Without the pictures, give the records again exactly as they appear.

** Opening RECORDS PROVIDED block **

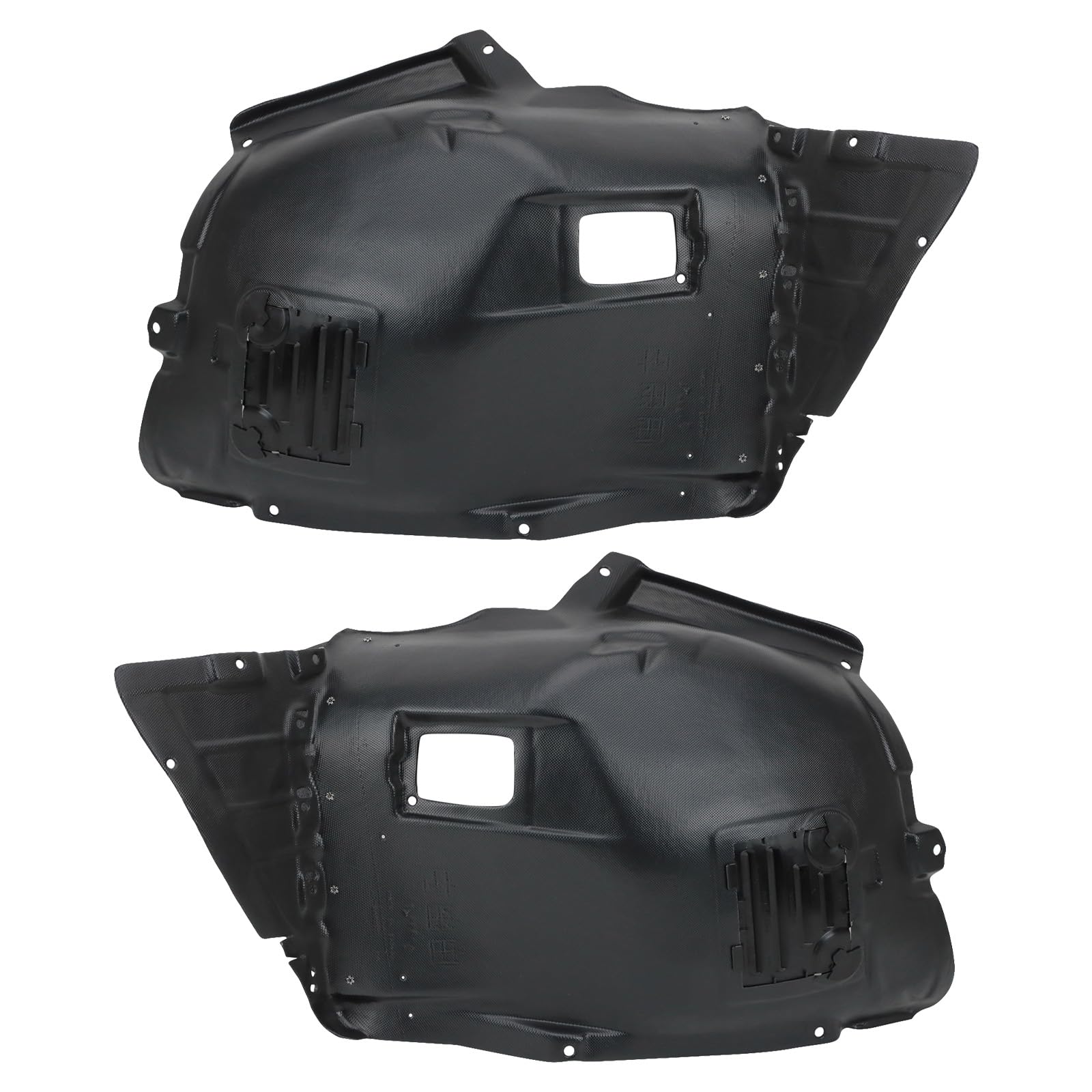 Trq Front Inner Fender Liner Set Compatible With 2006 Bmw 325I 2007-2012 328I 330I 335I Bm1250114 Bm1251114
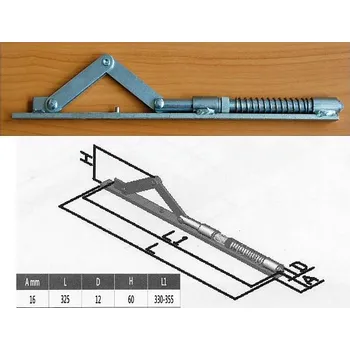 Zástrč vratová s pružinou 325/12 Bílý zinek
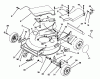 Toro 20439WF - Lawnmower, 1993 (39000001-39999999) Spareparts HOUSING ASSEMBLY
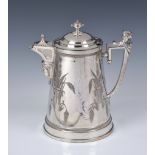 A Victorian Egyptian revival Reed & Barton silver plate water pitcher, designed by James Stimpson,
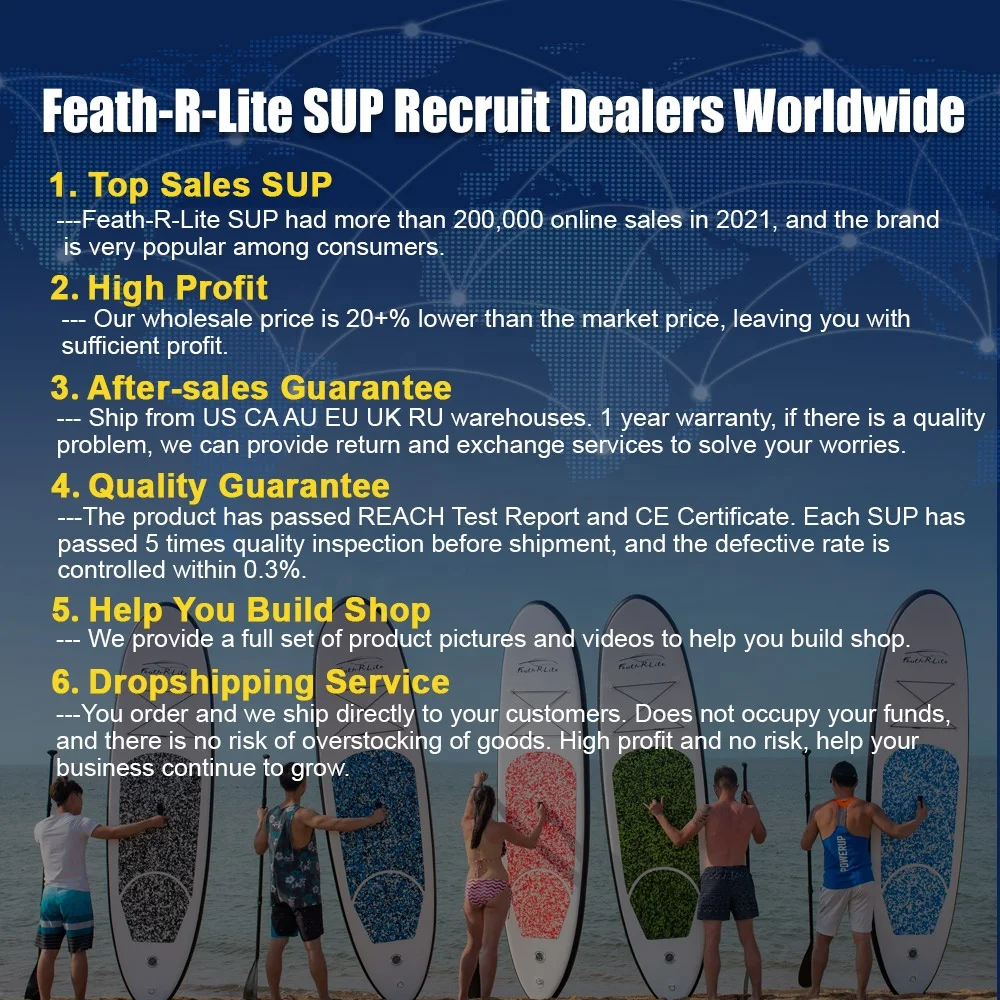 Feath-R-Lite SUP Free shipping CE REACH surfing surfboard inflatable wholesale stand up paddle board sup board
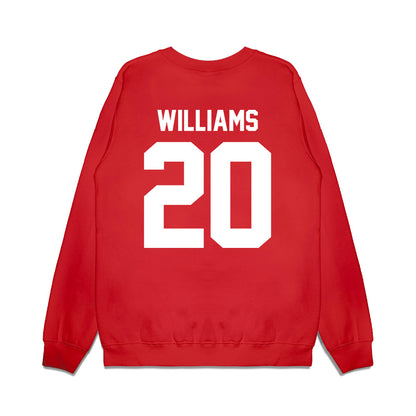 Texas Tech - NCAA Football : Jkoby Williams - Vintage Helmet Premium Crewneck Sweatshirt-1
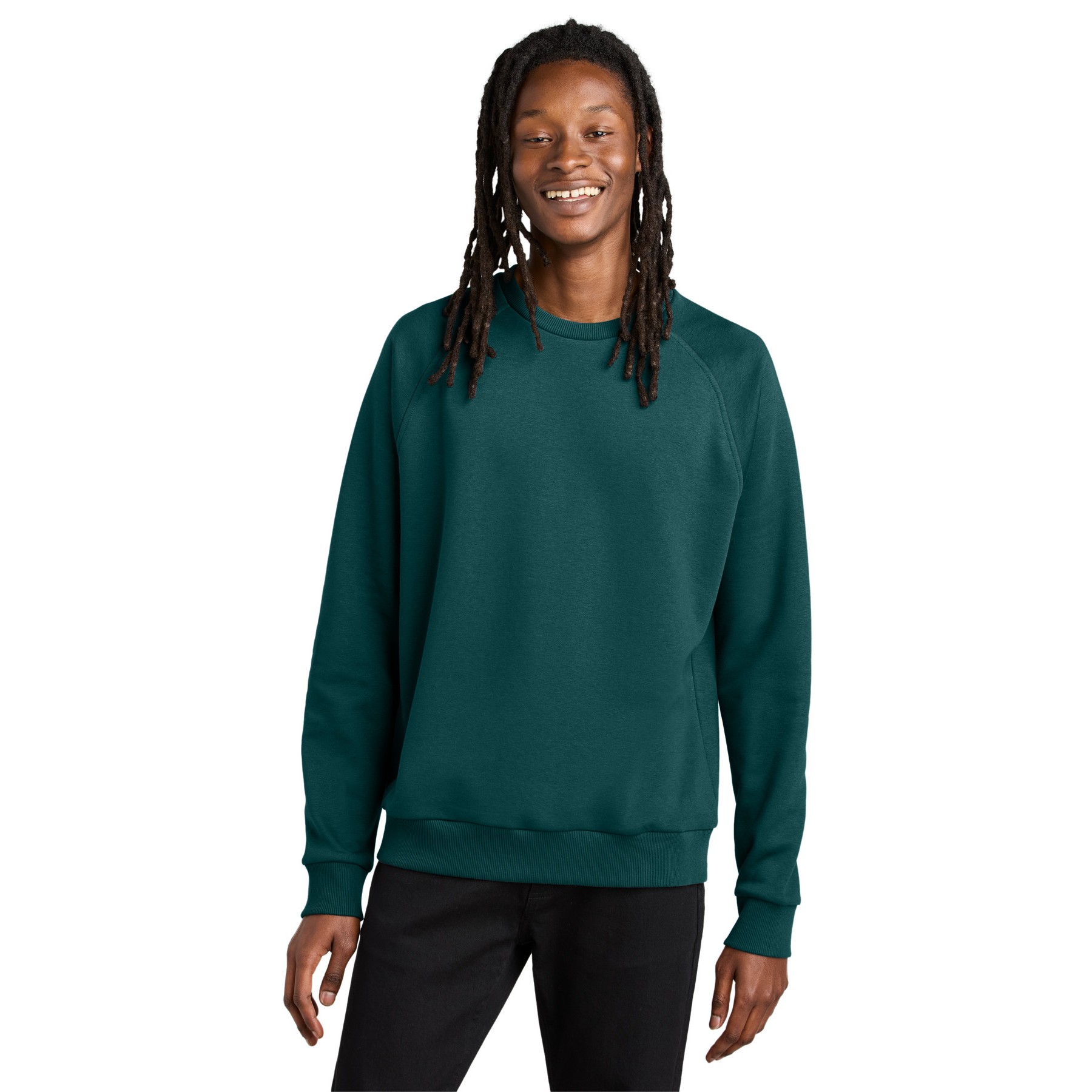 Unisex Organic CVC Fleece Crewneck Sweatshirt - Thumbnail Image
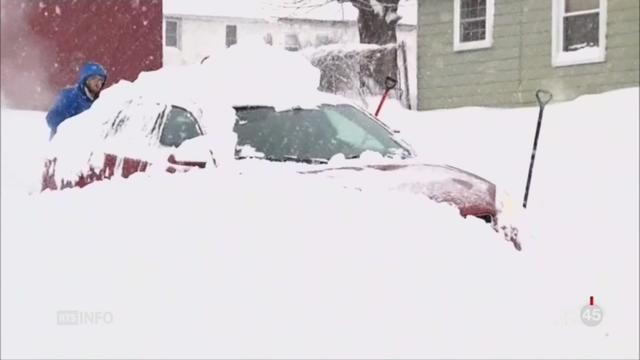 Des chutes de neige record et une vague de froid historique glacent l’Amérique du Nord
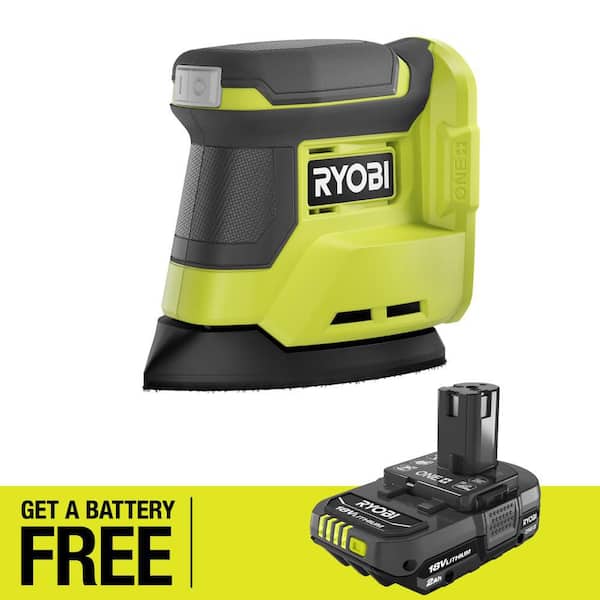 ONE+ 18V Cordless Corner Cat Finish Sander with FREE ONE+ 18V 2.0 Ah Lithium-Ion Battery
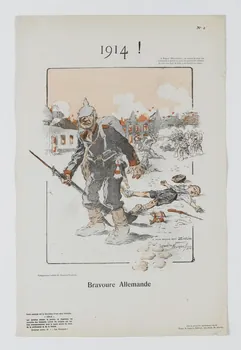 Neumont Maurice Louis Henri ; Lasnier A. élément d'ensemble 1914 !  Bravoure Allemande Paris 1914 1950.39.1916  Photo RMN-Grand Palais (Mucem)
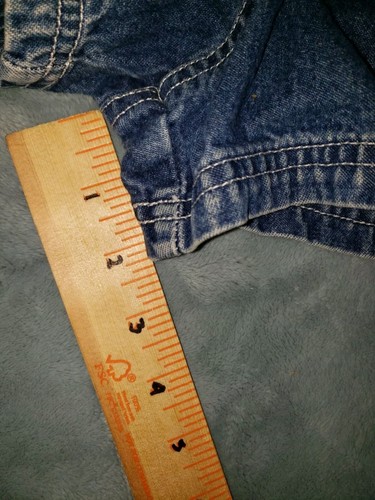 Basic Equipment Size 10 Girls Jean Shorts Vtg Y2k 00s 90s Big Pockets Carpenter - Picture 5 of 6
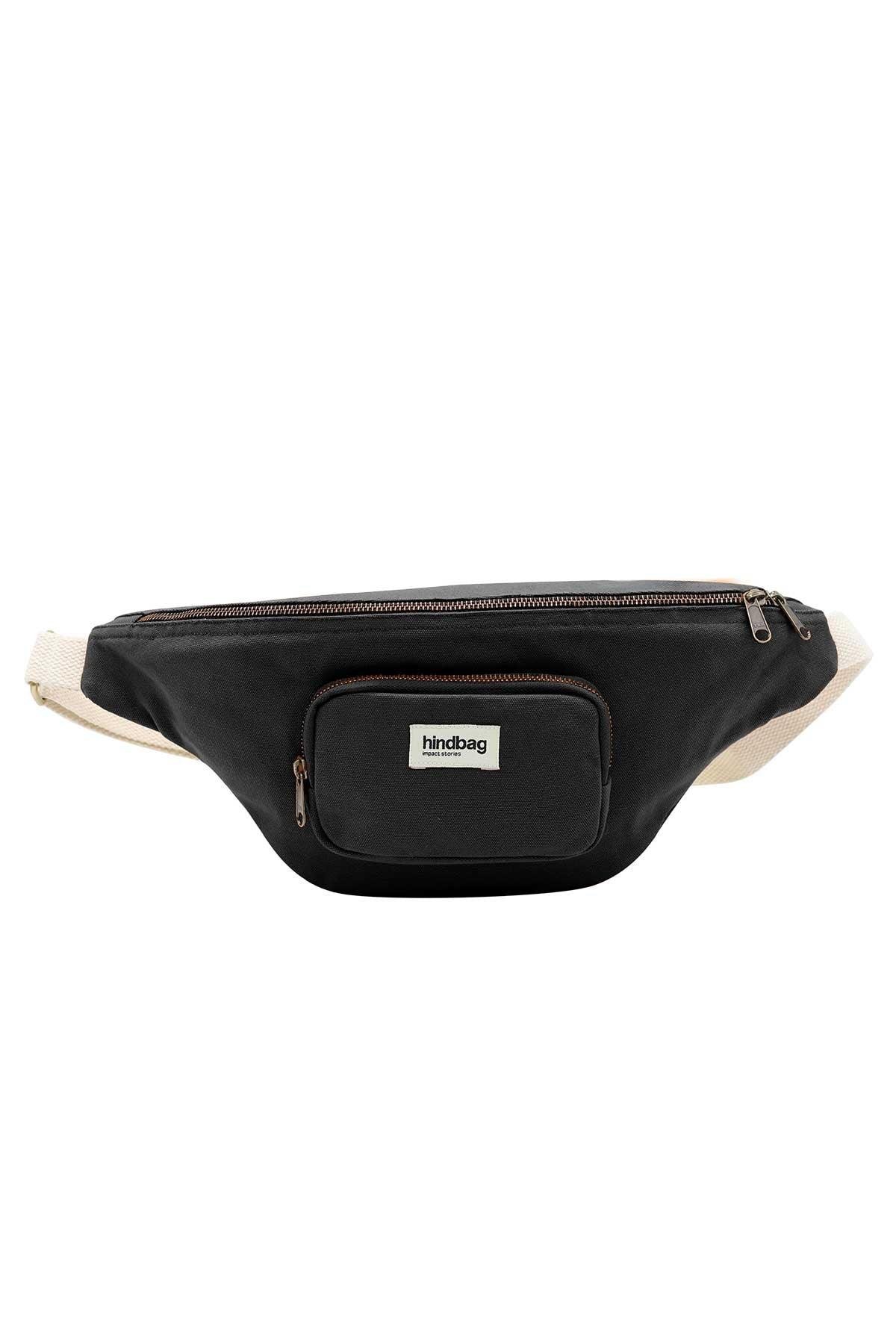 Cotton waist bag HINDBAG Black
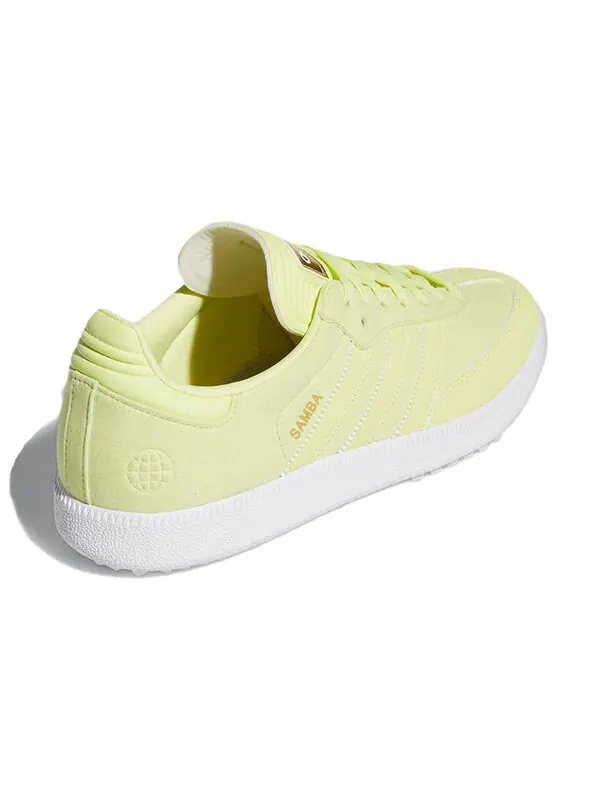Кроссовки samba spikeless golf se 'pulse yellow' Adidas — изображение 4 из 4, желтый/зеленый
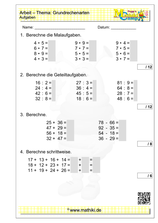 12. Mathearbeit (2. Klasse) - ©2023, www.mathiki.de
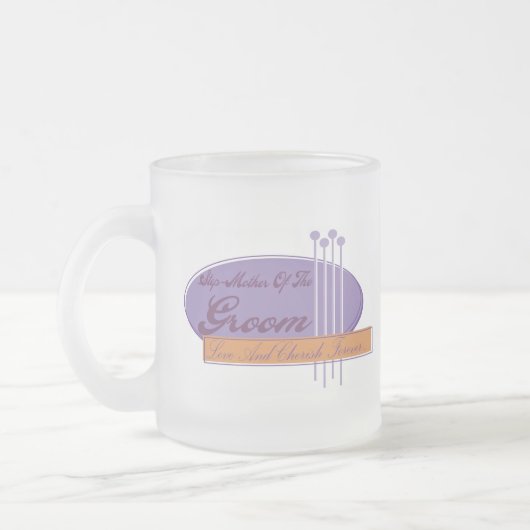 Stapmoeder van de Groom Mok (Links)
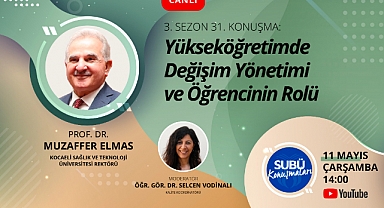 SUBÜ Konuşmaları’nda Yükseköğretimde değişim yönetimi konuşulacak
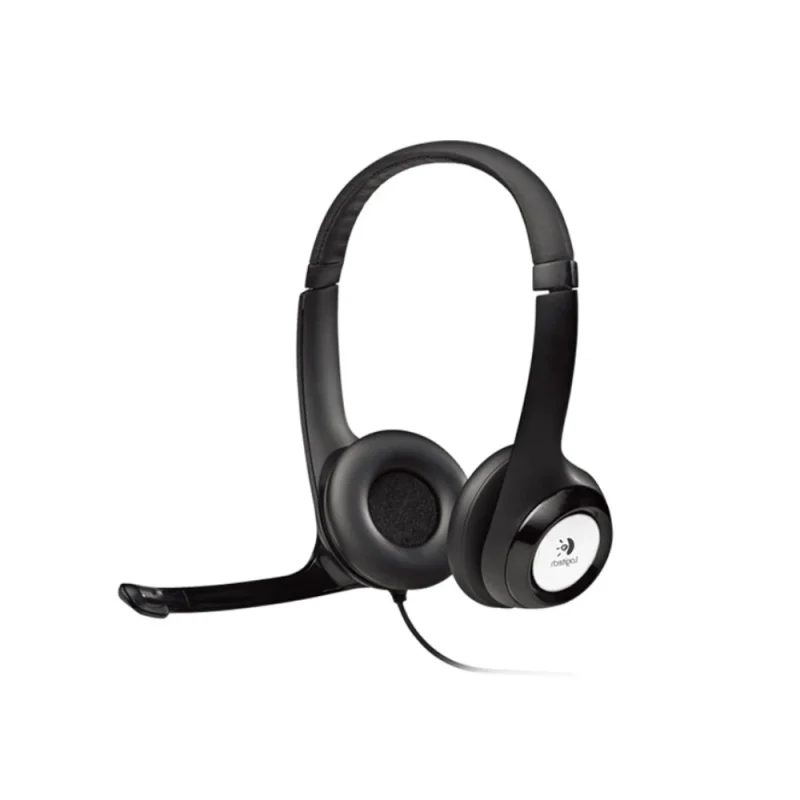 Casti Head-band Logitech H390, Wired, Negru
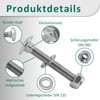 DSM - Carriage Bolts M8 x 30 mm DIN 603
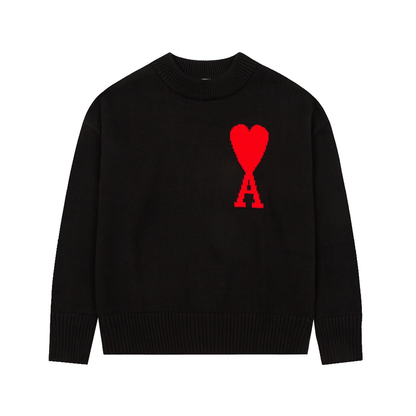 Ami Black Sweater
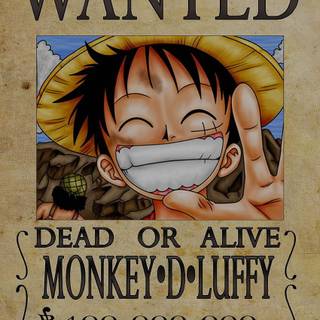 Luffy Wanted Poster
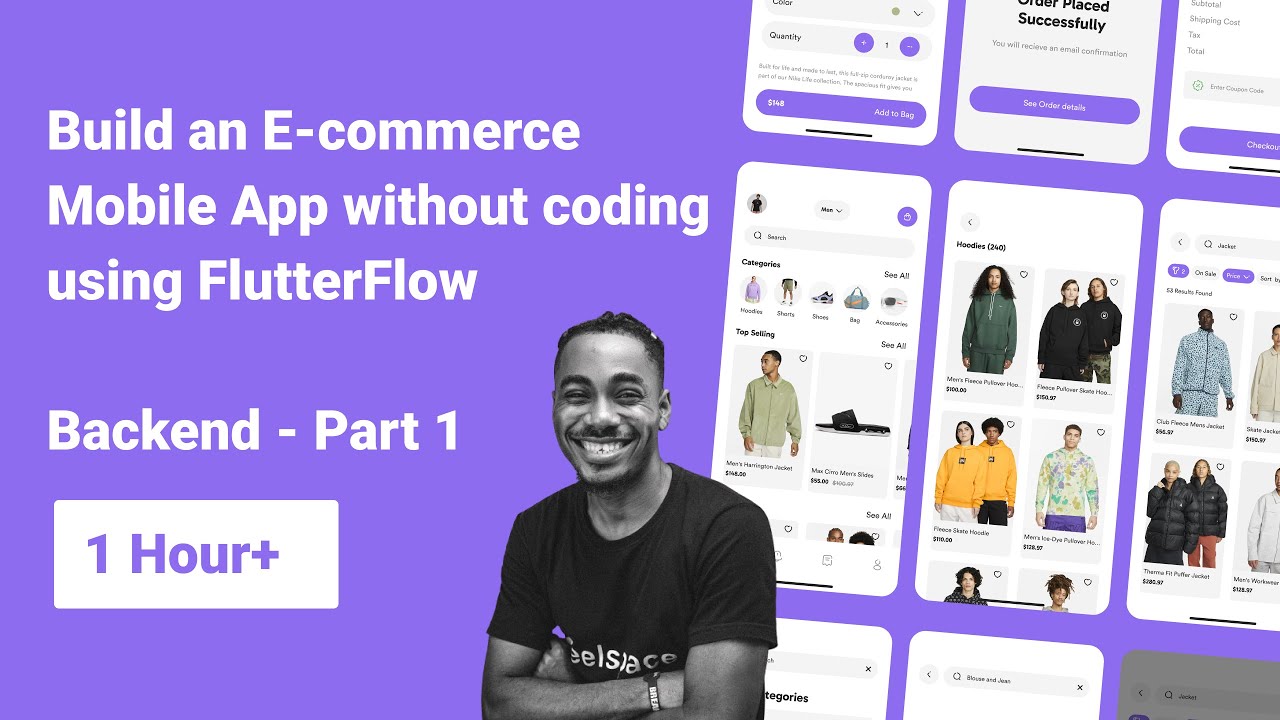Build an E-commerce Mobile App without coding using FlutterFlow - Backend - Part 1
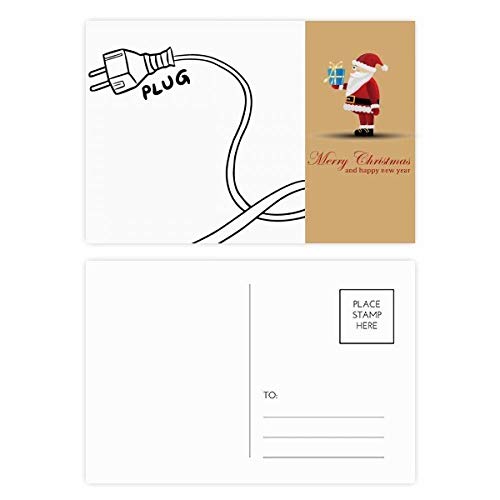 Cartes postales dessin Père Noël lot de 20 idées cadeaux de fin d'année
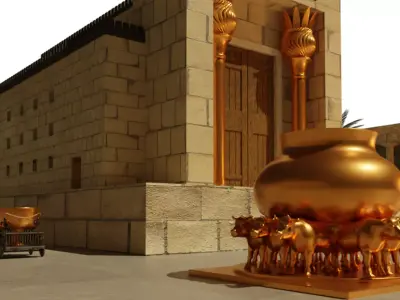 3D model Solomons Temple 3D model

** Closing RECORDS PROVIDED block **

> WRITTEN RESPONSE:
 Trq Front Inner Fender Liner Set Compatible With 2006 Bmw 325I 2007-2012 328I 330I 335I Bm1250114 Bm1251114
 Zástrč vratová s pružinou 325/12 Bílý zinek
 Toro 20439WF - Lawnmower, 1993 (39000001-39999999) Spareparts HOUSING ASSEMBLY
 A Victorian Egyptian revival Reed & Barton silver plate water pitcher, designed by James Stimpson,
 Feath-R-Lite SUP Free shipping CE REACH surfing surfboard inflatable wholesale stand up paddle board sup board
 Texas Tech - NCAA Football : Jkoby Williams - Vintage Helmet Premium Crewneck Sweatshirt-1
 Unisex Organic CVC Fleece Crewneck Sweatshirt - Thumbnail Image
 Des chutes de neige record et une vague de froid historique glacent l’Amérique du Nord
 ONE+ 18V Cordless Corner Cat Finish Sander with FREE ONE+ 18V 2.0 Ah Lithium-Ion Battery
 Neumont Maurice Louis Henri ; Lasnier A. élément d'ensemble 1914 !  Bravoure Allemande Paris 1914 1950.39.1916  Photo RMN-Grand Palais (Mucem)
 Basic Equipment Size 10 Girls Jean Shorts Vtg Y2k 00s 90s Big Pockets Carpenter - Picture 5 of 6
 Cotton waist bag HINDBAG Black
Кроссовки samba spikeless golf se 'pulse yellow' Adidas — изображение 4 из 4, желтый/зеленый
 12. Mathearbeit (2. Klasse) - ©2023, www.mathiki.de
 Stapmoeder van de Groom Mok (Links)
 SUBÜ Konuşmaları’nda Yükseköğretimde değişim yönetimi konuşulacak
 Casti Head-band Logitech H390, Wired, Negru
 DSM - Carriage Bolts M8 x 30 mm DIN 603
 Ami Black Sweater
 Luffy Wanted Poster
Build an E-commerce Mobile App without coding using FlutterFlow - Backend - Part 1
 Cartes postales dessin Père Noël lot de 20 idées cadeaux de fin d'année
 3D model Solomons Temple 3D model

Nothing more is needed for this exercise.